- What to do -
Identify each line below that contains the word "burst", and copy it out.

- Records for processing -
----------------

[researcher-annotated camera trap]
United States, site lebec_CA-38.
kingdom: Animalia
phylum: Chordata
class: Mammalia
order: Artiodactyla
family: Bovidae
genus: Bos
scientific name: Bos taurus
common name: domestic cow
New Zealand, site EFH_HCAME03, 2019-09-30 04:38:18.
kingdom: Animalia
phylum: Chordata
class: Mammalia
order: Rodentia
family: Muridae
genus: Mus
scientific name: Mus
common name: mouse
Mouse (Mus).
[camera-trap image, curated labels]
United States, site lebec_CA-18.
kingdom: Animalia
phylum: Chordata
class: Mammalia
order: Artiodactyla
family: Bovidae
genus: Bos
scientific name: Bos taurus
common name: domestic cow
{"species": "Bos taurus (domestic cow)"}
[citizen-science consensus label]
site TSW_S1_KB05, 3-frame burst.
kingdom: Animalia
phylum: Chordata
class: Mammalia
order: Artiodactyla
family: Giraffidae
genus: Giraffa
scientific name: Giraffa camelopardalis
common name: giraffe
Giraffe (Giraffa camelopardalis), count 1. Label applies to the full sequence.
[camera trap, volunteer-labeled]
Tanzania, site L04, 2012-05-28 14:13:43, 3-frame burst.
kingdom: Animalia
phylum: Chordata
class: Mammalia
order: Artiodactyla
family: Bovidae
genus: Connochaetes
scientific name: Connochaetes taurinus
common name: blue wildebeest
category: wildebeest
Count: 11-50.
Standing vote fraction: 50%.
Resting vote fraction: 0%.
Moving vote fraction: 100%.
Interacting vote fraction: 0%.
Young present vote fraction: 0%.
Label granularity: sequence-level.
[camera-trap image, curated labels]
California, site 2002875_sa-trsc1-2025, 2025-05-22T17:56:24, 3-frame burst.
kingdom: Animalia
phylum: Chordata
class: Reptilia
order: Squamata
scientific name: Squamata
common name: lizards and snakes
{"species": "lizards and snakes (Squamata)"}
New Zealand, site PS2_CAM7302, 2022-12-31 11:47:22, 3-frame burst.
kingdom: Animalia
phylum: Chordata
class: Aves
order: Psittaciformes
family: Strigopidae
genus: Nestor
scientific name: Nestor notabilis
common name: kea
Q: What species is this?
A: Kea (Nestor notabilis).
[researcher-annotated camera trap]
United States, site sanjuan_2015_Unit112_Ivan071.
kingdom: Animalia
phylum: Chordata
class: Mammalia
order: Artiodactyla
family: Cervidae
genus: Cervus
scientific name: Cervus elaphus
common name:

----------------

- Answer below -
site TSW_S1_KB05, 3-frame burst.
Tanzania, site L04, 2012-05-28 14:13:43, 3-frame burst.
California, site 2002875_sa-trsc1-2025, 2025-05-22T17:56:24, 3-frame burst.
New Zealand, site PS2_CAM7302, 2022-12-31 11:47:22, 3-frame burst.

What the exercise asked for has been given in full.